Continuous Interior Penalty Finite Element Methods for the Helmholtz Equation with Large Wave Number

Abstract: This paper develops and analyzes some continuous interior penalty finite element methods (CIP-FEMs) using piecewise linear polynomials for the Helmholtz equation with the first order absorbing boundary condition in two and three dimensions. The novelty of the proposed methods is to use complex penalty parameters with positive imaginary parts. It is proved that, if the penalty parameter is a pure imaginary number $\i\ga$ with $0<\ga\le C$, then the proposed CIP-FEM is stable (hence well-posed) without any mesh constraint. Moreover the method satisfies the error estimates $C_1kh+C_2k^3h^2$ in the $H^1$-norm when $k^3h^2\le C_0$ and $C_1kh+\frac{C_2}{\ga}$ when $k^3h^2> C_0$ and $kh$ is bounded, where $k$ is the wave number, $h$ is the mesh size, and the $C$'s are positive constants independent of $k$, $h$, and $\ga$. Optimal order $L^2$ error estimates are also derived.

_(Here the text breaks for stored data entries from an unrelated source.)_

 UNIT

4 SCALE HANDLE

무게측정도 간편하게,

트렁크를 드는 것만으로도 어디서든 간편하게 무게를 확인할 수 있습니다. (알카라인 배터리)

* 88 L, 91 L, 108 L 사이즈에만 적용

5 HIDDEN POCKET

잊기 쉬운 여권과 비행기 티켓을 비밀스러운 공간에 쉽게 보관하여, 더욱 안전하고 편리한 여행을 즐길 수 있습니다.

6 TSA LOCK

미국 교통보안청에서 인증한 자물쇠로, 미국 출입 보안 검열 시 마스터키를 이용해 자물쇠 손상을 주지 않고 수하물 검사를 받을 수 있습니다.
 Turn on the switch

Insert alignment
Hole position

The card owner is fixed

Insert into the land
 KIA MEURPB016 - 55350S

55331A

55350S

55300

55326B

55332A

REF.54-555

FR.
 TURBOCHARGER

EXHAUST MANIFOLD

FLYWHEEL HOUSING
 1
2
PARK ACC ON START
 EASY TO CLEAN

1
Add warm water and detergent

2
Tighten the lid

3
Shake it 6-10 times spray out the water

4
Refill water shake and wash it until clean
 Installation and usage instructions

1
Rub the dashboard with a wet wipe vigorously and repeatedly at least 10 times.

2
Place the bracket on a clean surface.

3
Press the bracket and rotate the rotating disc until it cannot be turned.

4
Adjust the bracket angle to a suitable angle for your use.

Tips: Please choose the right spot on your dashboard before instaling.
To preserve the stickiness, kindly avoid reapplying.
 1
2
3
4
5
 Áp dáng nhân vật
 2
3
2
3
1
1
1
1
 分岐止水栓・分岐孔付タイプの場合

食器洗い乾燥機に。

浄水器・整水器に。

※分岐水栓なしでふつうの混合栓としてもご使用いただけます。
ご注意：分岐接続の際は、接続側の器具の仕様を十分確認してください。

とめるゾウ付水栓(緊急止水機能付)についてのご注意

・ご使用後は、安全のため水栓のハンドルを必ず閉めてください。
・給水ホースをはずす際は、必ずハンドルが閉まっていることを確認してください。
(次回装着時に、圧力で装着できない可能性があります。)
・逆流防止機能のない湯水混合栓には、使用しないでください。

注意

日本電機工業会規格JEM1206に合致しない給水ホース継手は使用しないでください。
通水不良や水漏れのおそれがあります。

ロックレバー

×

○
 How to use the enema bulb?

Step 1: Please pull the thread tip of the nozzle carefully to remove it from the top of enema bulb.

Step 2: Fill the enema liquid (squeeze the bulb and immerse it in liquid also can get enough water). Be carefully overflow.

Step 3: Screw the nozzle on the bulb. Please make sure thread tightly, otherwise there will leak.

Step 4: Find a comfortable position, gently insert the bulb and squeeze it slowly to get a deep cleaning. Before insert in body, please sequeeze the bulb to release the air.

The analysis is also applied if the penalty parameter is a complex number with positive imaginary part. By taking $\ga\to 0+$, the above estimates are extended to the linear finite element method under the condition $k^3h^2\le C_0$. Numerical results are provided to verify the theoretical findings. It is shown that the penalty parameters may be tuned to greatly reduce the pollution errors.